Posted on 19 December 2022
Over 1000 teachers have graduated from the Open Polytechnic | Te Pūkenga Teacher Education Refresh programme since it was first launched in 2018, and the specialist online distance learning provider and business division of Te Pūkenga, has now signed a new contract with the Ministry of Education (MoE) to continue delivering the programme.
The programme is fees-free and is fully funded by the Ministry of Education. It is aimed at early childhood, primary and secondary teachers who have graduated from an initial undergraduate teaching degree but have not achieved a full practising certificate within a five-year period; are returning to the workforce after a lengthy period; or have trained overseas.
Completing the Teacher Education Refresh programme enables graduates to apply to be provisionally certified by the Teaching Council of Aotearoa New Zealand.

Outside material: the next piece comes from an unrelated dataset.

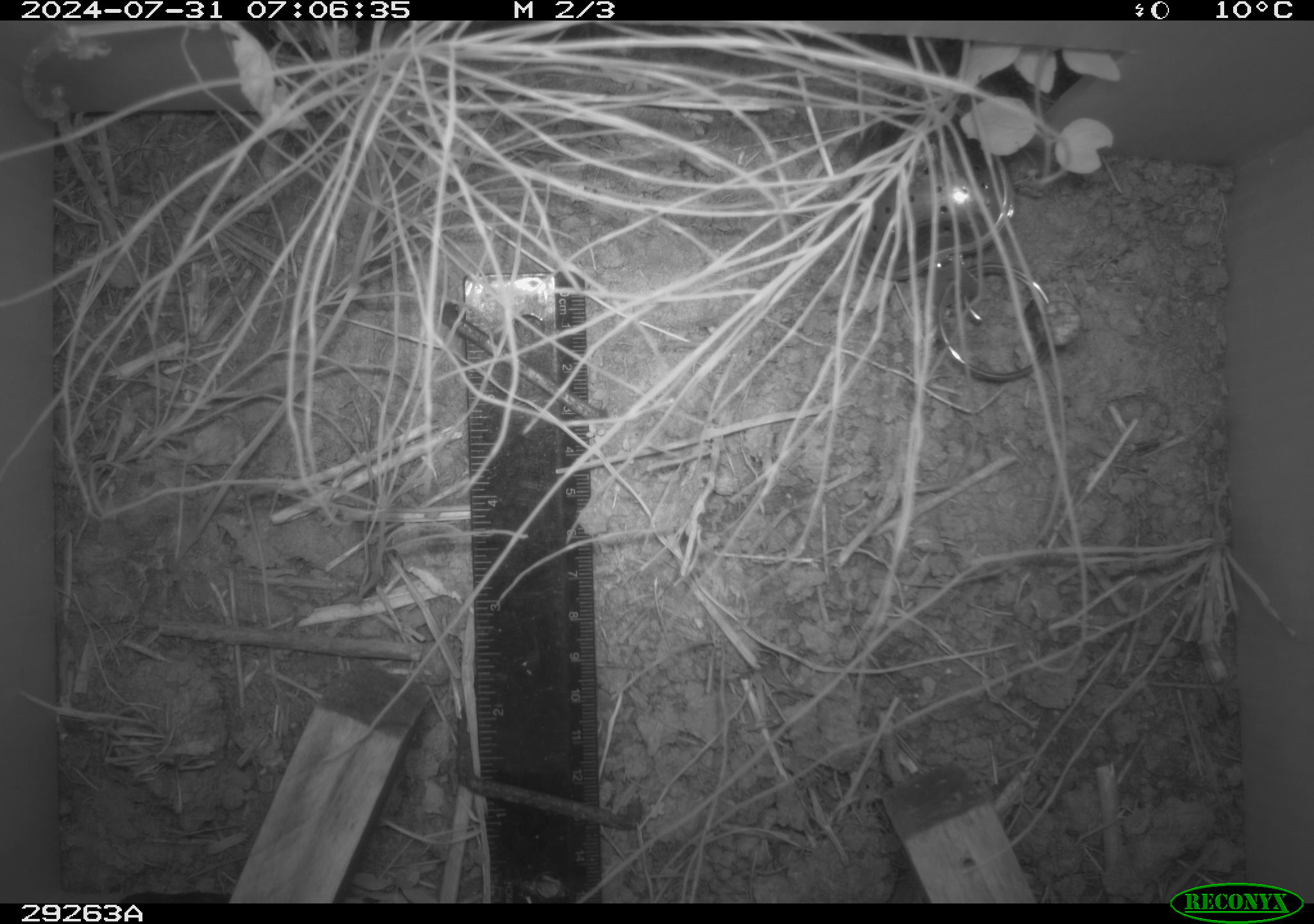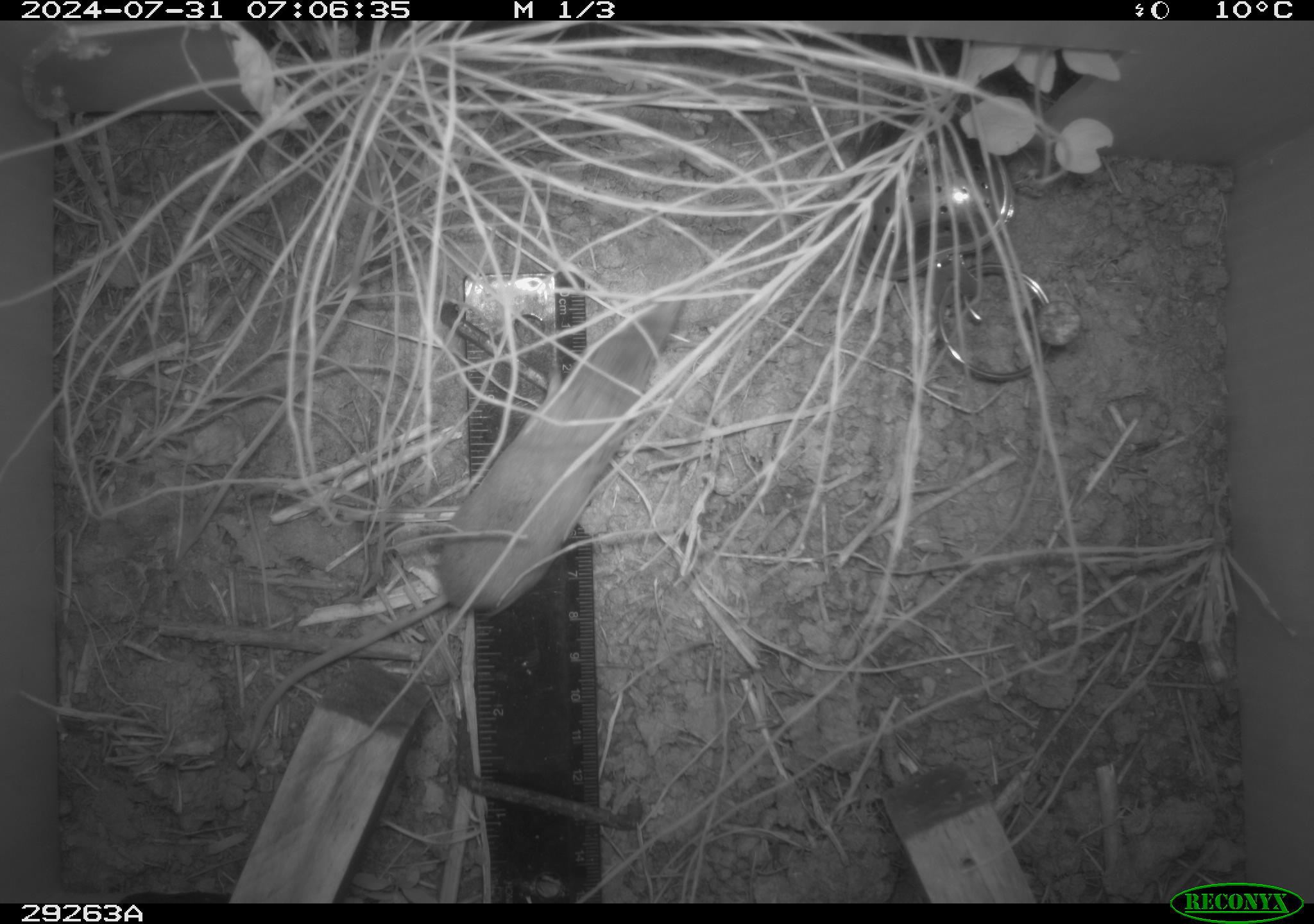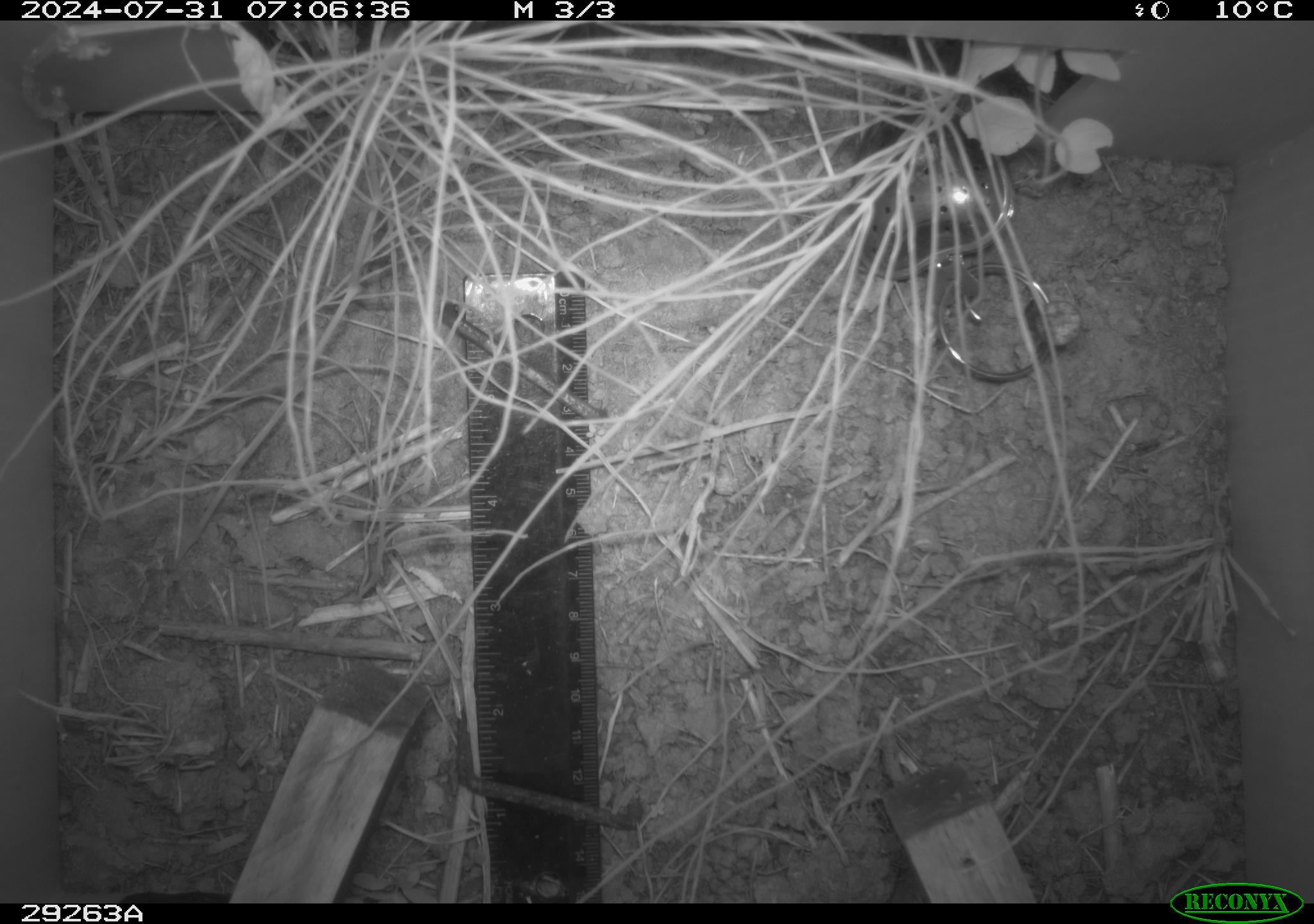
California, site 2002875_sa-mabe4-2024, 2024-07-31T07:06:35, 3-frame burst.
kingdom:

Executive Director Open Polytechnic | Te Pūkenga, Alan Cadwallader, says “the Ministry’s continued funding of this successful programme is an endorsement of the effectiveness of the programme in providing a pathway for teachers seeking to return to their profession.”
Open Polytechnic | Te Pūkenga, Programme Delivery Manager for the Teacher Education Refresh Programme, Karen Kane, says the positive impact of the partnership with the Ministry of Education will be engaging teaching staff into schools as quickly as possible with teachers being able to retain their relieving or teaching positions by completing the programme.
"With so many graduates completing the Teacher Education Refresh programme, it will create provision for much needed teaching staff in schools and the early childhood education sector in New Zealand.”
Open Polytechnic | Te Pūkenga learner and Tawa College kaiako (teacher), Melissa Ross recently completed the programme. After training overseas and returning to New Zealand, she needed to complete the Teacher Education Refresh Programme to continue teaching.
“I already knew a lot, but what was beneficial about the Teacher Education Refresh programme, was revisiting the cultural side of things and how things work in a New Zealand context, including the delivery of standards and subjects, and universal design for learning.”
Melissa says it also made things a lot easier with the course being fees free.